### SOURCE RECORDS
----
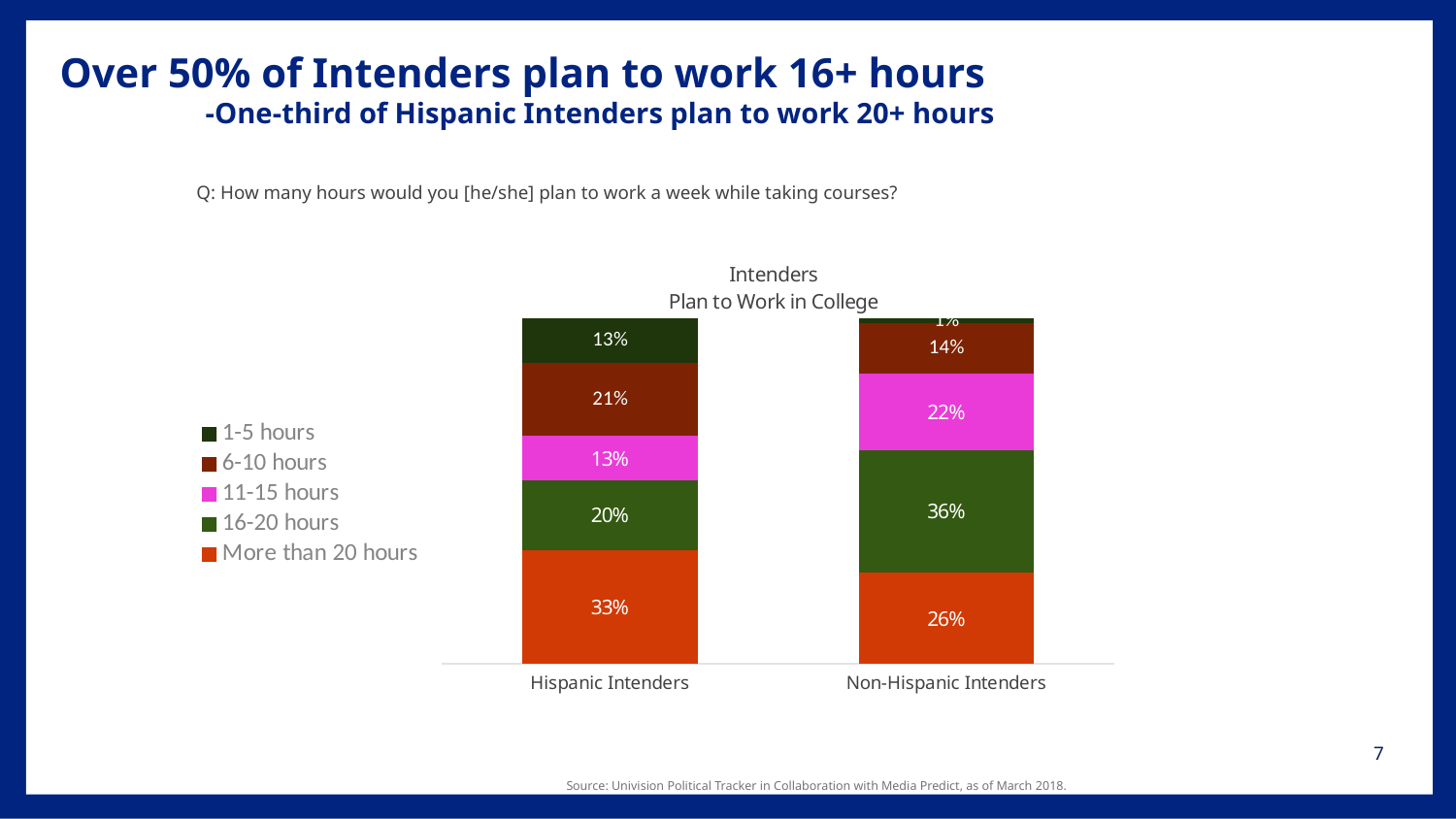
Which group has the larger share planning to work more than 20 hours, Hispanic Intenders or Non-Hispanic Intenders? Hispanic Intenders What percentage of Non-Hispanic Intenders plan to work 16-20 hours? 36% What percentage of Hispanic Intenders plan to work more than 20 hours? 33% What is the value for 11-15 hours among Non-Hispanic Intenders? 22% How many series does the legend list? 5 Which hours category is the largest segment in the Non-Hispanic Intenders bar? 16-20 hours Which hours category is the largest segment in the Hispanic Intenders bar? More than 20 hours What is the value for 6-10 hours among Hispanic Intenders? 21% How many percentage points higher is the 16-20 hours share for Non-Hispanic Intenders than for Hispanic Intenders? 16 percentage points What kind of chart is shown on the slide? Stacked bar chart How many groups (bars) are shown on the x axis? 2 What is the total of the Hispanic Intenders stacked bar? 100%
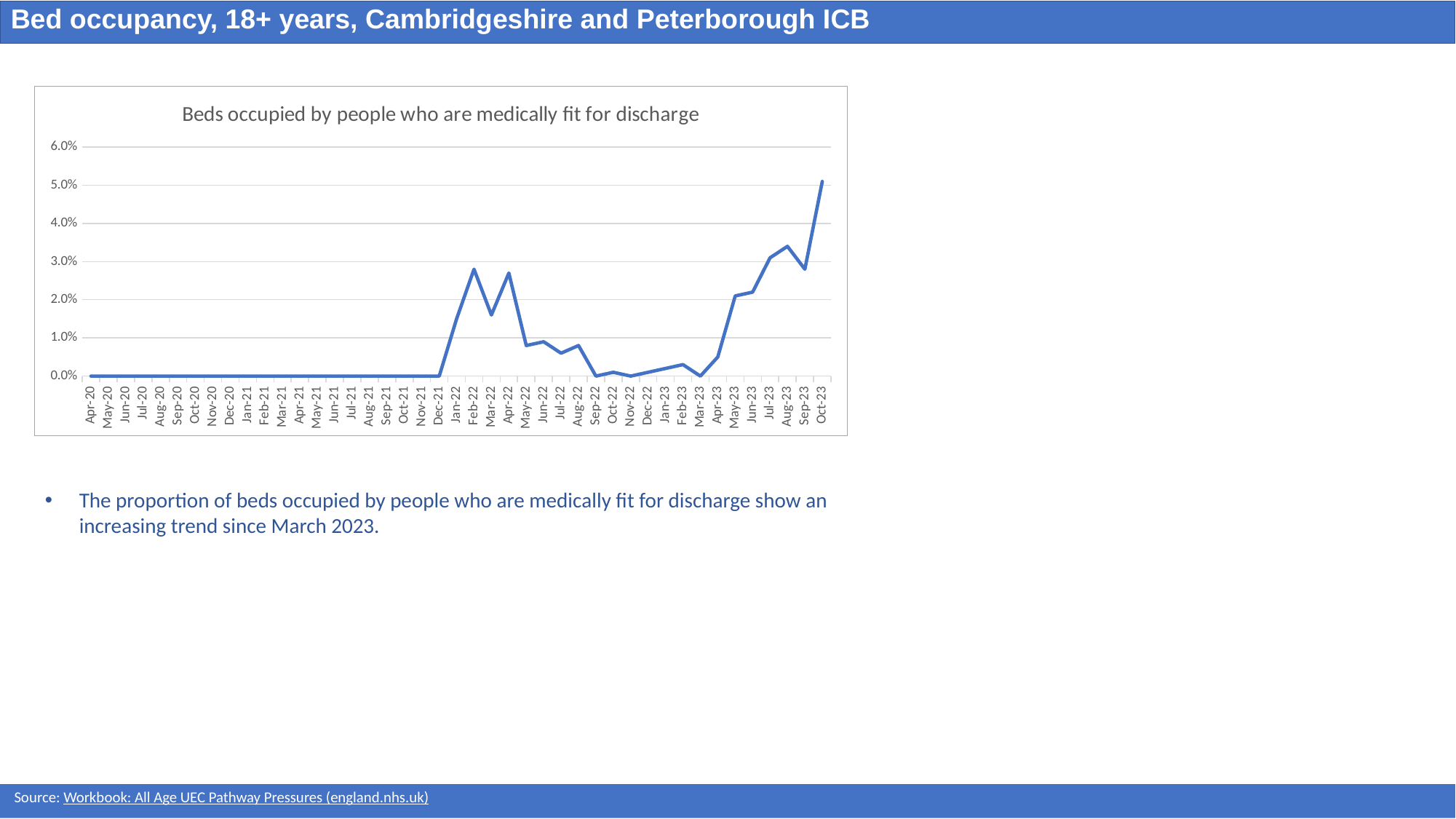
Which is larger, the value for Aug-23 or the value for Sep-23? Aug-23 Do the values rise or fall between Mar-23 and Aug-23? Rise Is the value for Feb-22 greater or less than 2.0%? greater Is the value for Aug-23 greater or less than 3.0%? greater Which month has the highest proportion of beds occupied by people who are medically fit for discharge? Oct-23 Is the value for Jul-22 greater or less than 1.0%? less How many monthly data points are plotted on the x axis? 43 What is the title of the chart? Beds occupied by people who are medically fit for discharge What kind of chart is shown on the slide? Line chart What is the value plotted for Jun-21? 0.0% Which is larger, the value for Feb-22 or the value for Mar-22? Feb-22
----
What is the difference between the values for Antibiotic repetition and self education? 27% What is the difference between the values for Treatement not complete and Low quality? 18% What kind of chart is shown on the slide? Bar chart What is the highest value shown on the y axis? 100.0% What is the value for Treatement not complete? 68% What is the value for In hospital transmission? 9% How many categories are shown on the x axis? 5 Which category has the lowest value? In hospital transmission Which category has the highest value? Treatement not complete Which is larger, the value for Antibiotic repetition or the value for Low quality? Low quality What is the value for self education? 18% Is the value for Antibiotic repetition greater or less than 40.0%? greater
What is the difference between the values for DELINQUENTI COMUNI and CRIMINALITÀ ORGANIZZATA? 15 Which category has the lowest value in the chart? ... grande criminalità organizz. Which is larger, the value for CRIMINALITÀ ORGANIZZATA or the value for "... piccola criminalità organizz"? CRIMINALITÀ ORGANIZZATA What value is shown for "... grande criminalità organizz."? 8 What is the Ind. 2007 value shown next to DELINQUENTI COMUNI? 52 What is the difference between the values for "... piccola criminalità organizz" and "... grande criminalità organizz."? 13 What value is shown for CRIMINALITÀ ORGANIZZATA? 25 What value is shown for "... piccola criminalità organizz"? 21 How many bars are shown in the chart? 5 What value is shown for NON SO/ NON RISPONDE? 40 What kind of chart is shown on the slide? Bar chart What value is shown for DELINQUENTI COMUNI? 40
----
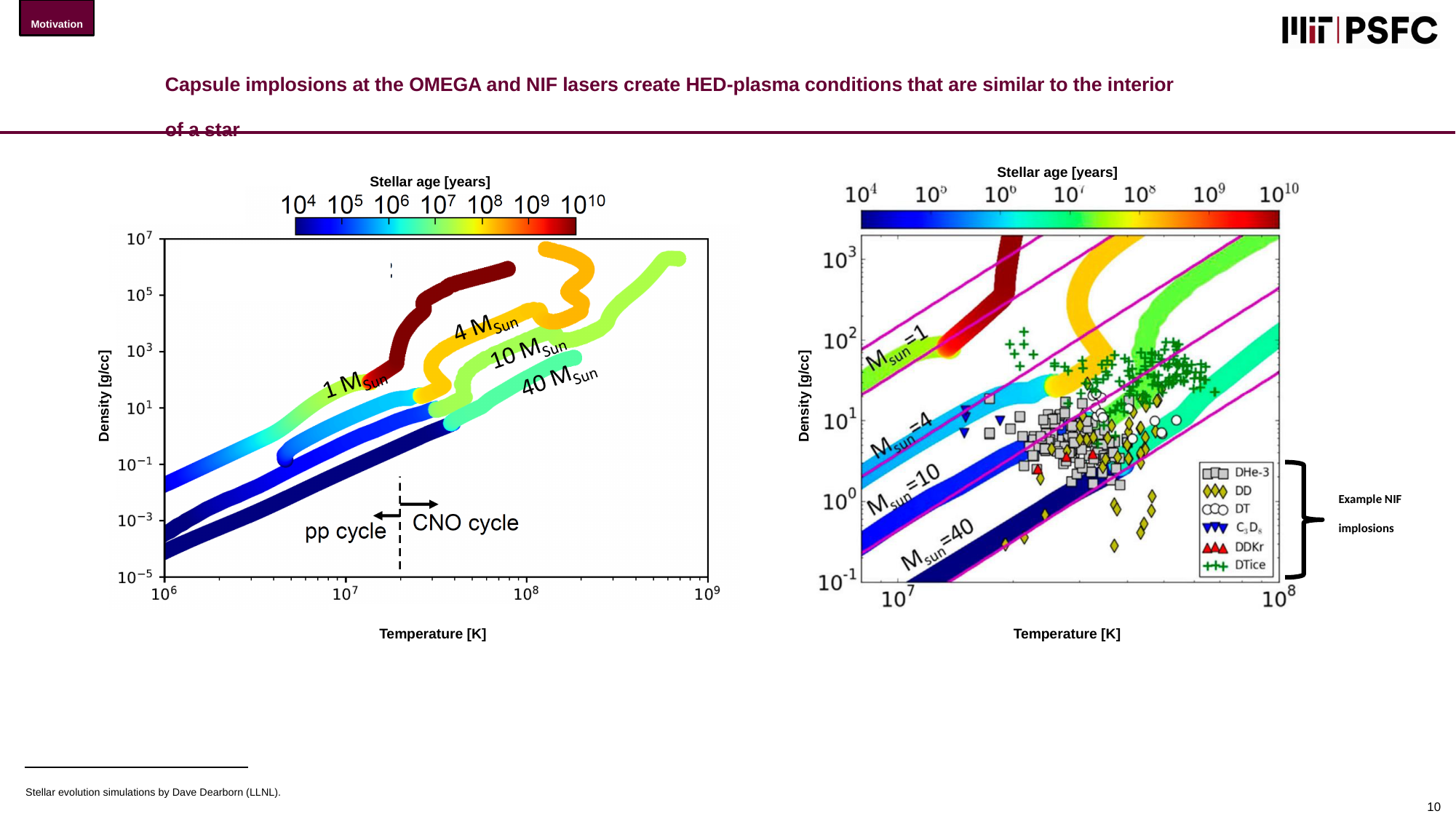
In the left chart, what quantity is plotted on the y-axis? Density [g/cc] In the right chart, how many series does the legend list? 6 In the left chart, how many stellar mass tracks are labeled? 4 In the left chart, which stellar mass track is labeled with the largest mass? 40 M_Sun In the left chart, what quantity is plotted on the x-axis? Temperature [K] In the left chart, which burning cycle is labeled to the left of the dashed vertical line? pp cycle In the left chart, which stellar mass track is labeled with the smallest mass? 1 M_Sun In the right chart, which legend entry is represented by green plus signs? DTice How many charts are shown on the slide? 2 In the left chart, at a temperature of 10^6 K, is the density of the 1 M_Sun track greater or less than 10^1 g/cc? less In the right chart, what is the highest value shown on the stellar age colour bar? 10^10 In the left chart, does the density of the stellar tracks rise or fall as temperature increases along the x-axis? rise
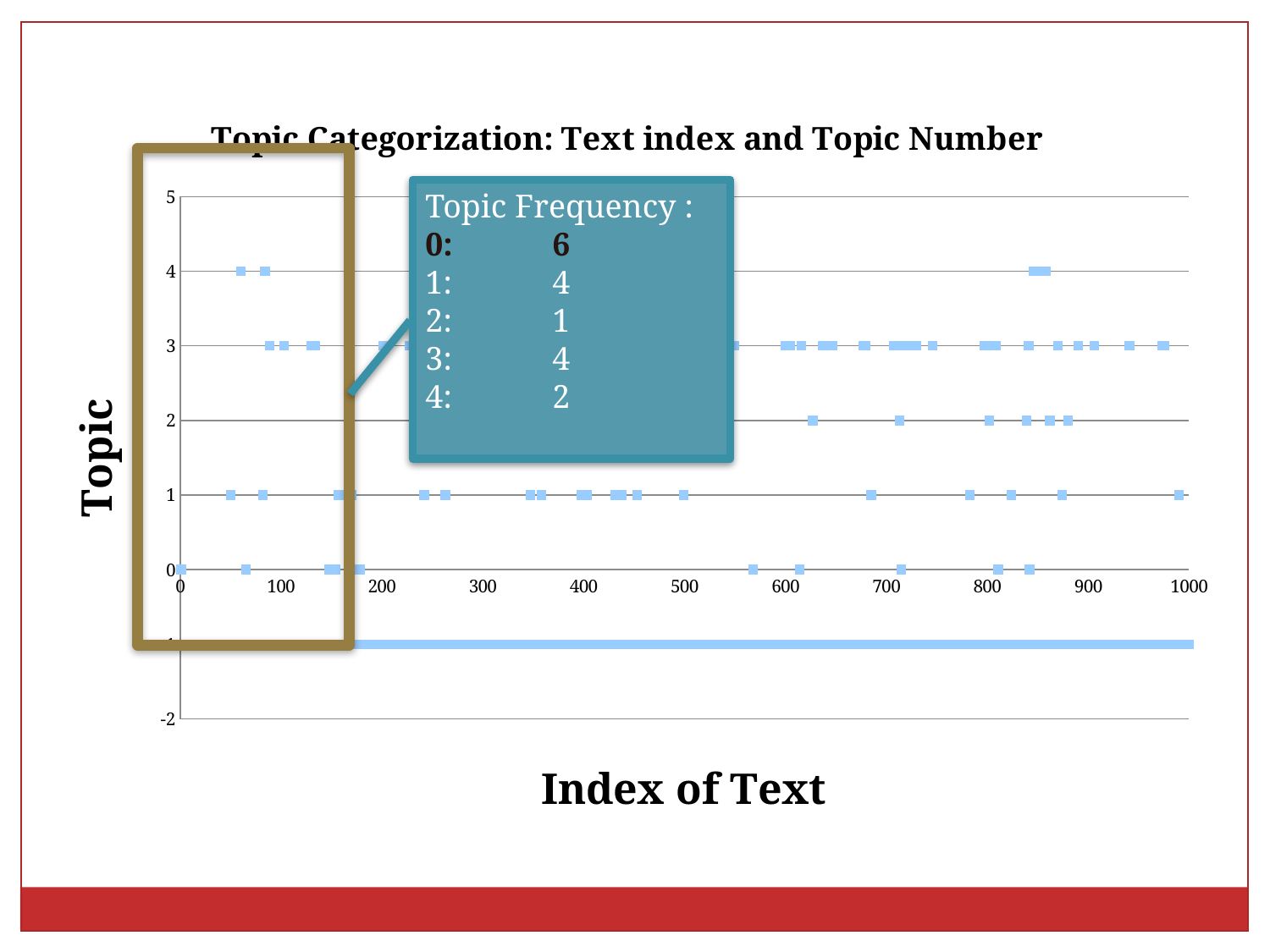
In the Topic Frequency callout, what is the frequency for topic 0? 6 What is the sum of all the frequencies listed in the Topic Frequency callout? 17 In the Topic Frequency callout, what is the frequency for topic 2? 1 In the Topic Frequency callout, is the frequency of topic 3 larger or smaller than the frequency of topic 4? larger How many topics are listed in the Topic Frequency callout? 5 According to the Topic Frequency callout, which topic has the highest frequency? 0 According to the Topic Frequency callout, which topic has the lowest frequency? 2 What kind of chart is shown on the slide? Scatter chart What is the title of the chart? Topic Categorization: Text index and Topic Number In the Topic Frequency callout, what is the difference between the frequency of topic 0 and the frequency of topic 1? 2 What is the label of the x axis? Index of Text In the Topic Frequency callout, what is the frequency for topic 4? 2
----
### EXERCISE OBJECTIVE
Extract the lines from the line with "Which group has" up to and including the line with "Which is larger, the value for Aug-23", reproducing them verbatim and leaving out the pictures.

### COMPLETED EXERCISE
Which group has the larger share planning to work more than 20 hours, Hispanic Intenders or Non-Hispanic Intenders? Hispanic Intenders What percentage of Non-Hispanic Intenders plan to work 16-20 hours? 36% What percentage of Hispanic Intenders plan to work more than 20 hours? 33% What is the value for 11-15 hours among Non-Hispanic Intenders? 22% How many series does the legend list? 5 Which hours category is the largest segment in the Non-Hispanic Intenders bar? 16-20 hours Which hours category is the largest segment in the Hispanic Intenders bar? More than 20 hours What is the value for 6-10 hours among Hispanic Intenders? 21% How many percentage points higher is the 16-20 hours share for Non-Hispanic Intenders than for Hispanic Intenders? 16 percentage points What kind of chart is shown on the slide? Stacked bar chart How many groups (bars) are shown on the x axis? 2 What is the total of the Hispanic Intenders stacked bar? 100%
Which is larger, the value for Aug-23 or the value for Sep-23? Aug-23 Do the values rise or fall between Mar-23 and Aug-23? Rise Is the value for Feb-22 greater or less than 2.0%? greater Is the value for Aug-23 greater or less than 3.0%? greater Which month has the highest proportion of beds occupied by people who are medically fit for discharge? Oct-23 Is the value for Jul-22 greater or less than 1.0%? less How many monthly data points are plotted on the x axis? 43 What is the title of the chart? Beds occupied by people who are medically fit for discharge What kind of chart is shown on the slide? Line chart What is the value plotted for Jun-21? 0.0% Which is larger, the value for Feb-22 or the value for Mar-22? Feb-22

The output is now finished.